Intervention de Dominique Potier

Séance en hémicycle du jeudi 28 novembre 2019 à 9h00
Cout du foncier et offre de logements — Discussion générale

Photo issue du site de l'Assemblée nationale ou de WikipediaDominique Potier :

Autre sujet de satisfaction, monsieur le rapporteur : vous avez cité Edgard Pisani, touchant une corde sensible, celle des jours heureux où des groupes d'inspirations politiques et spirituelles différentes étaient capables de converger dans le sens du gaullisme social.

Je voudrais à mon tour citer Edgard Pisani qui, dans les années 1990, disait admirer le dynamisme de l'entreprise, mais sans pouvoir s'empêcher de penser aux problèmes de l'homme et de la société que l'entreprise ne résout ni directement ni indirectement. « Qui pensera au lointain futur, disait-il, si la politique, comme un guetteur dans la nuit et comme un visionnaire, ne propose pas un avenir et n'y prépare pas l'espèce et la nation à les résoudre pour qu'elles demeurent maîtresses de leur destin ? » C'est exactement ce que vous avez voulu faire.

Une autre citation d'Edgard Pisani est plus directement liée à la question du foncier, qui nous rassemble aujourd'hui : « Le maintien des biens de la nature parmi les biens marchands nous conduira à l'accélération de phénomènes menaçants, dont nous sommes déjà les témoins. » C'était il y a trente ans et cette accélération n'a fait que s'accentuer.

Merci donc pour votre proposition de loi, qui concourt à deux réalisations auxquelles le groupe Socialistes et apparentés est très attaché : le pouvoir de vivre – pour reprendre le nom de l'ensemble de propositions pragmatiques et précises que défendent Nicolas Hulot, Laurent Berger et une coalition d'associations afin de réduire les inégalités sociales et territoriales – et la protection de l'écosystème de la planète, notre maison commune.
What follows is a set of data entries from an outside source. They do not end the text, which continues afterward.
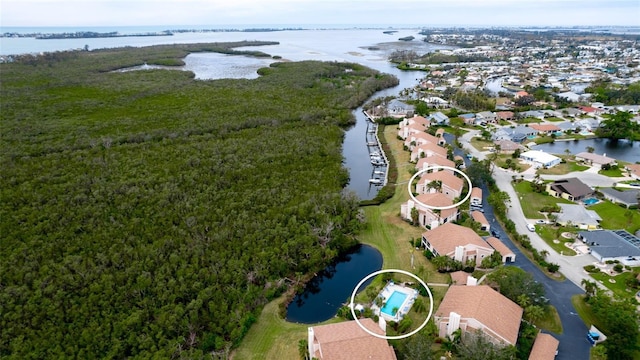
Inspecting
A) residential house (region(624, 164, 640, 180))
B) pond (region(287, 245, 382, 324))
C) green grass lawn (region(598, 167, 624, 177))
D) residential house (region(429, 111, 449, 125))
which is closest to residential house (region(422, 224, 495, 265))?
pond (region(287, 245, 382, 324))

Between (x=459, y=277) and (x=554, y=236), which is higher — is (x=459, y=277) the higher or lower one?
the higher one

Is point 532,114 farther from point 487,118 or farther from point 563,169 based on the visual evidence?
point 563,169

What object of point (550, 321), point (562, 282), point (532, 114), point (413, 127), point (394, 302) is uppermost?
point (413, 127)

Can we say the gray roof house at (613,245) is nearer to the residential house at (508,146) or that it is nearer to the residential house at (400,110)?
the residential house at (508,146)

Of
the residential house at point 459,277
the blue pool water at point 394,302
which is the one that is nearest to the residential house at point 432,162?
the residential house at point 459,277

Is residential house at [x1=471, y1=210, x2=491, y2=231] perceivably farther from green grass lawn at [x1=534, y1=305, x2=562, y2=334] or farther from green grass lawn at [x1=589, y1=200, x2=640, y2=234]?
green grass lawn at [x1=589, y1=200, x2=640, y2=234]

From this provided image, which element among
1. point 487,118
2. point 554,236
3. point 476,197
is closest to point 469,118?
point 487,118

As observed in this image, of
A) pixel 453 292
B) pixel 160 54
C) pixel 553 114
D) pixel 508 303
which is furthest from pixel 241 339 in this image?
pixel 160 54

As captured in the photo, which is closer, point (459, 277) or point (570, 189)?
point (459, 277)
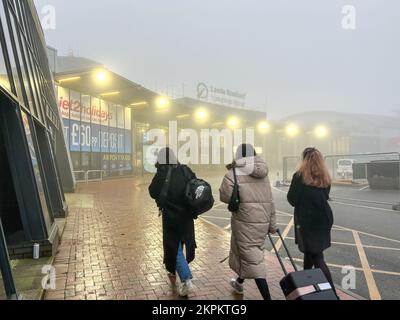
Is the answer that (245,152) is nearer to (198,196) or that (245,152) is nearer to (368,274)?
(198,196)

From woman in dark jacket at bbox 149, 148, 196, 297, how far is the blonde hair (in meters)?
1.31

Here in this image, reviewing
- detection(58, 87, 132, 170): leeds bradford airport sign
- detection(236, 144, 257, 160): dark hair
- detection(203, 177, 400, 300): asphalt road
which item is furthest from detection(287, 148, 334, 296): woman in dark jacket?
detection(58, 87, 132, 170): leeds bradford airport sign

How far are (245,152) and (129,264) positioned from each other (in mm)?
2687

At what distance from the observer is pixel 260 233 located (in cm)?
394

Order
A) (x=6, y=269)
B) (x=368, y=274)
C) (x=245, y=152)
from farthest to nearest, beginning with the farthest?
(x=368, y=274), (x=245, y=152), (x=6, y=269)

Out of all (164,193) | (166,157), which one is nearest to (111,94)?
(166,157)

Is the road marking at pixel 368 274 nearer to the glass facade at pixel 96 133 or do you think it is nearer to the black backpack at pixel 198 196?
the black backpack at pixel 198 196

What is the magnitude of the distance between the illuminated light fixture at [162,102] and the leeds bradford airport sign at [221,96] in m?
22.4

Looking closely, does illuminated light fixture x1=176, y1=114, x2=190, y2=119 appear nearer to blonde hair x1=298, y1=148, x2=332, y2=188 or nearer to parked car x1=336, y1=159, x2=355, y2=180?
parked car x1=336, y1=159, x2=355, y2=180

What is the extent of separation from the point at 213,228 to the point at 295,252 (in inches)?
92.5

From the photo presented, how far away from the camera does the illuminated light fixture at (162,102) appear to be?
2614 centimetres

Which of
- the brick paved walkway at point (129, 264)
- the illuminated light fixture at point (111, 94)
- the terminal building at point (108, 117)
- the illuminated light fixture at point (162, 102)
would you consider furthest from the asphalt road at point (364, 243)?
the illuminated light fixture at point (162, 102)

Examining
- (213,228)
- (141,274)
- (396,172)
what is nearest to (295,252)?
(213,228)

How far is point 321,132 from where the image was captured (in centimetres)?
5481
Concernant cette dernière, je ne peux pas ne pas faire allusion au colloque transpartisan que Jean-Michel Clément, Jean-Bernard Sempastous et moi-même avons réuni hier ; la salle Victor Hugo était pleine à craquer. Toutes les organisations présentes, les syndicats agricoles, Régions de France, l'ADCF – l'Assemblée des communautés de France – et cinq ONG environnementales ont signé ensemble un appel au Gouvernement pour un passage à l'action en matière de réforme et de régulation foncières.

Il est grand temps, il y a urgence d'assurer la relève générationnelle et de protéger l'agriculture et la terre comme un bien commun. Bref, cet appel, vous l'avez compris, converge avec vos propositions visant à rééquilibrer puissance publique et puissance privée, ce qui est l'enjeu de l'action politique en ce début de XXIe siècle.

De façon plus précise, notre groupe a été force de proposition, puisque nous avons repris, en accord et en discussion avec vous, quelques-uns de nos attendus, qui n'avaient pas rencontré de succès au cours de ces derniers mois. Certains ont pu rejoindre les cinquante propositions du rapport adressé au ministre. Je suis fier que Mme Battistel et moi-même ayons contribué à créer pour les collectivités la possibilité de constituer des réserves foncières sans avoir à justifier d'un projet à court terme.

Plus généralement, je regrette que nous n'ayons pas eu le temps de simplifier l'organisation collective, notamment des EPF, établissements publics fonciers, et des SAFER, sociétés d'aménagement foncier et d'établissement rural, en lien avec les SCOT, schémas de cohérence territorial. Ces outils de planification devenus des outils de programmation et d'expériences locales, dont nous disposons à Nancy et que j'ai eu l'honneur de coconstruire au cours des années précédentes, montrent que l'articulation, la planification et la programmation appelleraient des objets politiques plus performants que la dispersion actuelle de l'organisation des centres de décision. Peut-être reviendrons-nous sur ce point.

Je suis par ailleurs dubitatif en ce qui concerne la contre-expertise immobilière privée, lui préférant une réforme des domaines, pour éviter tout risque de spéculation. De la même façon, les SAFER doivent accompagner la hausse du marché foncier agricole, y compris quand elle est le fait de personnes qui contournent leur droit de préemption – scandale que nous devrons résoudre un jour.